In search of a common pathway leading to motor dysfunction in cerebellar ataxias

Written by Dr. Carolyn J. Adamski Edited by Dr. Judit M Perez Ortiz

A research group uncovers a drug target to potentially correct motor phenotypes across several cerebellar ataxias.

When someone is diagnosed with spinocerebellar ataxia (SCA), their symptoms may look very similar despite the fact that different genes are causing the disease. There are over 35 genes known to cause cerebellar ataxia, each of which are studied by scientists to try to understand the ways in which they can each lead to disease. Increasingly, scientists are beginning to appreciate that perhaps it would be helpful to find commonalities between the different SCAs to identify treatment options that could help more SCA patients. The emerging picture is that the genes causing cerebellar ataxia are all vital to the health and function of neurons. Studies like these are currently being conducted all over the world. One group focused on MTSS1, a critical component of neuronal function. They made the exciting discovery that a handful of other genes known to cause cerebellar ataxia were doing so, at least in part, through MTSS1. This study uncovered a common network between cerebellar ataxia genes. Their hope is that someday clinicians will be able to treat many cerebellar ataxias with one therapy.
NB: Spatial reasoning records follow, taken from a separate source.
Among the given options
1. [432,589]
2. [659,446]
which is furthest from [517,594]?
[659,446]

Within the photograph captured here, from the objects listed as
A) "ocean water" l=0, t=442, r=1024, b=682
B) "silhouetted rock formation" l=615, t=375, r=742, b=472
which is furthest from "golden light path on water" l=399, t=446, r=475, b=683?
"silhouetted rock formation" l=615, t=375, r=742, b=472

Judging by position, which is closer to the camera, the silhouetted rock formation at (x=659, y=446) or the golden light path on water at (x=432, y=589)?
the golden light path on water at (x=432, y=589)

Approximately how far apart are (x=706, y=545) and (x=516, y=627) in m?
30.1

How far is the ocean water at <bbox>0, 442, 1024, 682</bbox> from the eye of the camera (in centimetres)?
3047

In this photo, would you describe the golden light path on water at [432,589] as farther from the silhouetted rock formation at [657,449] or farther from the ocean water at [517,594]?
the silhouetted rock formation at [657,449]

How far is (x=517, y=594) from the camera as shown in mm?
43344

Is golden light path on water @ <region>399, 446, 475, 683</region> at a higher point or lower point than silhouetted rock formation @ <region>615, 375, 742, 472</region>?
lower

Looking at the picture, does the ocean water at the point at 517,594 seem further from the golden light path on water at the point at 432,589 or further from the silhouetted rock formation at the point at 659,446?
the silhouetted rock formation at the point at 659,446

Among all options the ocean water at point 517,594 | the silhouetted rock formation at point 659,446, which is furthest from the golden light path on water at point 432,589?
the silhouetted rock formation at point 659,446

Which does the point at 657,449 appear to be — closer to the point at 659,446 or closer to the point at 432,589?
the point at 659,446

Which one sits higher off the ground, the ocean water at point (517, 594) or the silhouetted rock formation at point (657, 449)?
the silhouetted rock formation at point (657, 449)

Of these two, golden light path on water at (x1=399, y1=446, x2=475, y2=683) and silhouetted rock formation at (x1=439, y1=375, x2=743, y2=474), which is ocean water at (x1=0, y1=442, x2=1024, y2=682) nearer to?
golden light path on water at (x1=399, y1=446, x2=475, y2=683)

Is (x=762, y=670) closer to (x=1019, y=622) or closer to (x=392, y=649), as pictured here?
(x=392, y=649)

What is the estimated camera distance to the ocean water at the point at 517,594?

wooden pole with a wooden arrow pointing to the left
A photo of a road sign giving direction. Could MTSS1 be the pathway sign pointing towards ataxia? Photo by Jens Johnsson on Pexels.com

One approach scientists use to understand a gene’s function is to remove it from the genome, typically in mice, and observe what happens. This group reported that when they removed MTSS1, mice were not able to walk as well as healthy mice. This defect got progressively worse with age. What they observed in these mice looked very similar to what patients with cerebellar ataxia experience. Because there are a few areas of the brain important for walking, the authors wanted to make sure this was due to defects in the cerebellum. Neurons in the cerebellum missing MTSS1 were there, but they were unable to effectively communicate with other neurons in the brain and were slowly dying. When a neuron in the cerebellum fails to communicate the right message, things like poor coordination of body movement happen.

After establishing that removal of MTSS1 causes disease, this group went back to the literature and found that MTSS1 was a fundamental regulator of a pathway known to be critical for communication between neurons. They looked in the mice lacking MTSS1 and found that this pathway was abnormally in “overdrive”. They immediately started looking for ways to correct this. They hoped that by correcting this major pathway, they could help the neurons to more effectively communicate body movements again. Eventually, they found a compound that could specifically dial this pathway down. They gave this drug to the mice lacking MTSS1 and used a number of tests to examine their every movement. To their surprise, they were unable to tell the difference between normal healthy mice and those lacking MTSS1 and treated with the compound. In other words, the compound was able to help the ataxia in these mice. This was an exciting result indeed!